Her comments come after the Fiscal Council warned that it was yet to receive from the government a general government budgeting framework proposal for 2023-2025 and a draft stability programme for 2022.

The government has also not yet got formally acquainted with the spring forecast of the Institute of Macroeconomic Analysis and Development (IMAD), initially planned for the cabinet session on 23 March.

Bratušek said today the government did not want to take note of the latest forecast because the figures were worse than those in the autumn forecast.

This was also the reason why the government has not yet drawn up a stability programme, a document that needs to be submitted to Brussels, and a draft general budget framework, which serves as a basis for the state and local government budgets and health and pension insurance funds.

Bratušek said that if the government had drawn up those documents it should have said what followed, warning of the risk of an austerity law modelled on the one adopted by a Janša-led government in 2012.

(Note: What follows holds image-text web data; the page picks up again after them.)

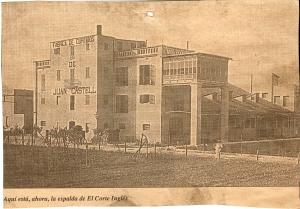 vinyassa 1920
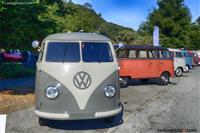 1950 Volkswagen Transporter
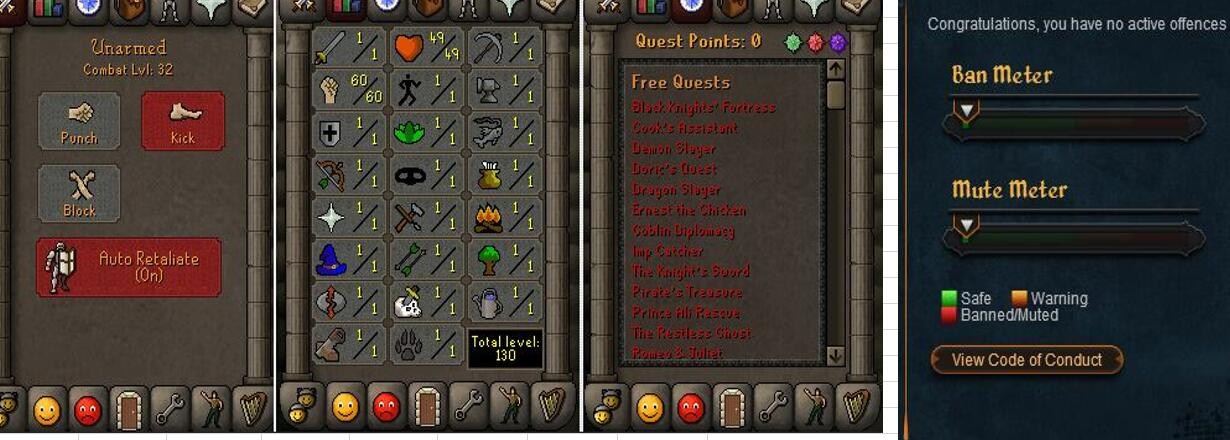 RuneScape CDKey : OldSchool Acc with att1 str60 def1 ranged 1 , it does not bind email ,so it is much safe to buyer.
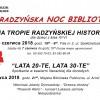 III Radzyńska Noc Bibliotek
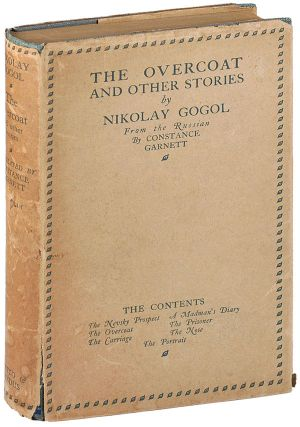 THE OVERCOAT AND OTHER STORIES. Nikolay Gogol, Constance Garnett, stories, translation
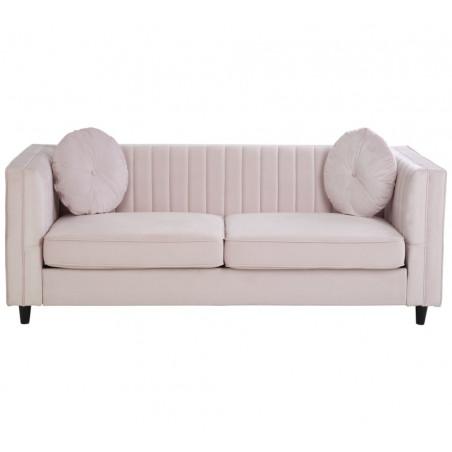 Lagoon Maison Pale Pink Velvet 2 Seater Sofa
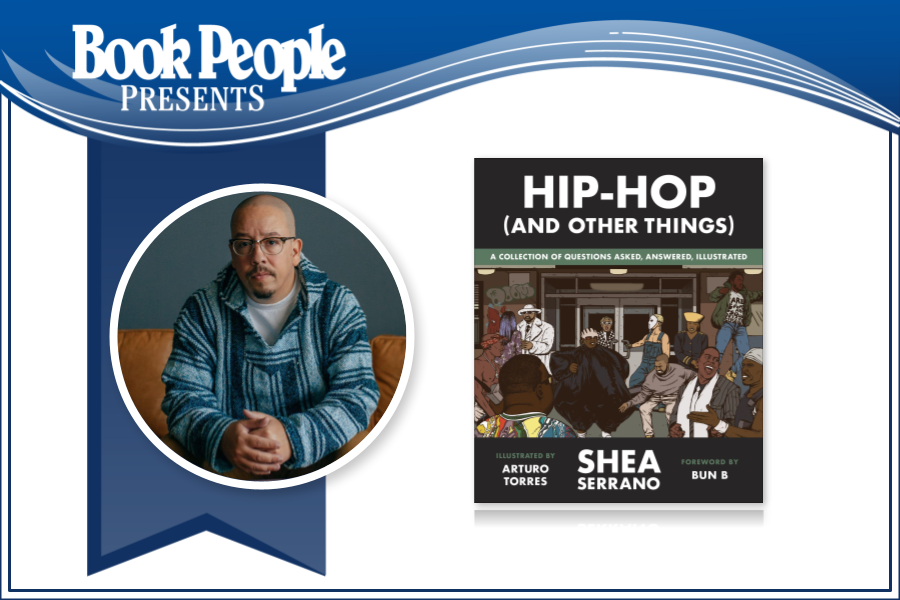Shea Serrano event graphic with author photo and cover image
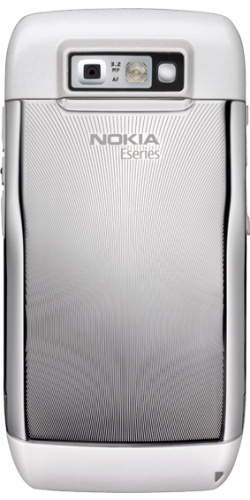Фото телефона Nokia E71 white steel
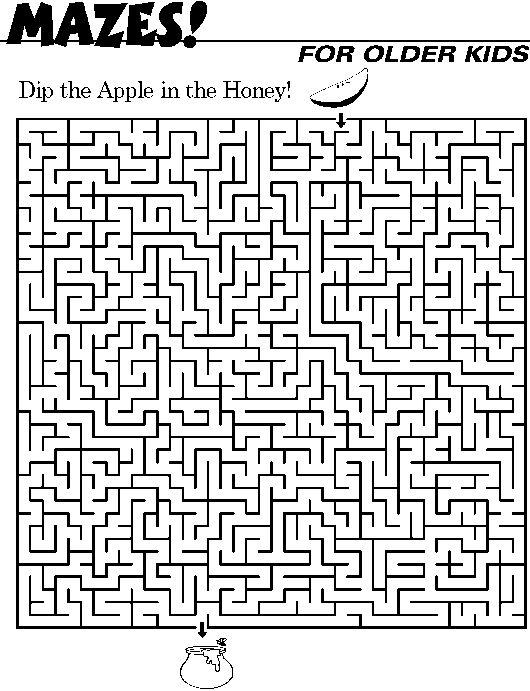 Fun Maze Worksheets : Kids mazes google search activities pinterest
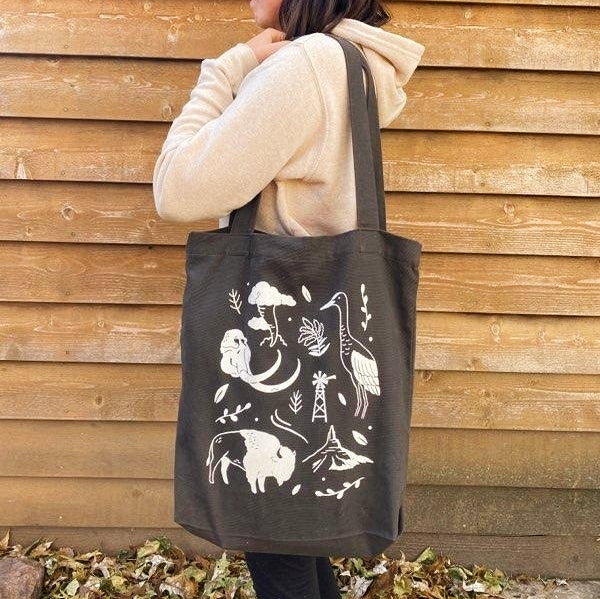 Image of On the Plains Tote Bag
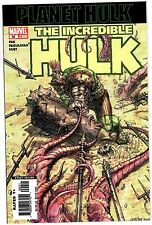 Incredible Hulk 92, 93, 94 set Planet Hulk Thor 3 movie  NM-/NM FREE UK POST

Similarly, Social Democrat (SD) Milan M. Cvikl commented that the current government “has no interest whatsoever in what will happen after the election”.

“This government hasn’t adopted even IMAD’s assessment that Slovenia’s development problems are much bigger because it thinks last year’s 8% growth on a 5% deficit is a major success, which it isn’t,” he told reporters.

Considering the number of measures adopted, including the income tax reform, it would have to show “we have a big hole in public finances already in 2022, let alone in 2023”.

Interior Minister Aleš Hojs said the government would submit drafts of the budgeting framework and stability programme to the Fiscal Council and National Assembly after the election.

He denied the allegation that the government had not endorsed the IMAD forecast because of a downgrade, but said it wanted to weigh “whether all input parameters are realistic or not”.

Hojs, who is also a vice-chairman of the Democratic Party (SDS), said past experience showed IMAD projections may have turned out to be “a bit overoptimistic” or “understated”.

“It’s worth remembering such a forecast by IMAD is also very important for potential future borrowing by this or any other government, so it’s only right these estimates be as realistic as possible,” he said.

Under the fiscal rule act, the government needs to submit the budgeting framework and a draft stability programme to the Fiscal Council at least 20 days before the deadline for the programme’s submission to the European Commission, which EU member states need send in by the end of April.

The European Commission in March downgraded its economic forecast for Slovenia by 0.4 percentage points to 3.8% for this year, followed by a more subdued growth of 3.6% in 2023.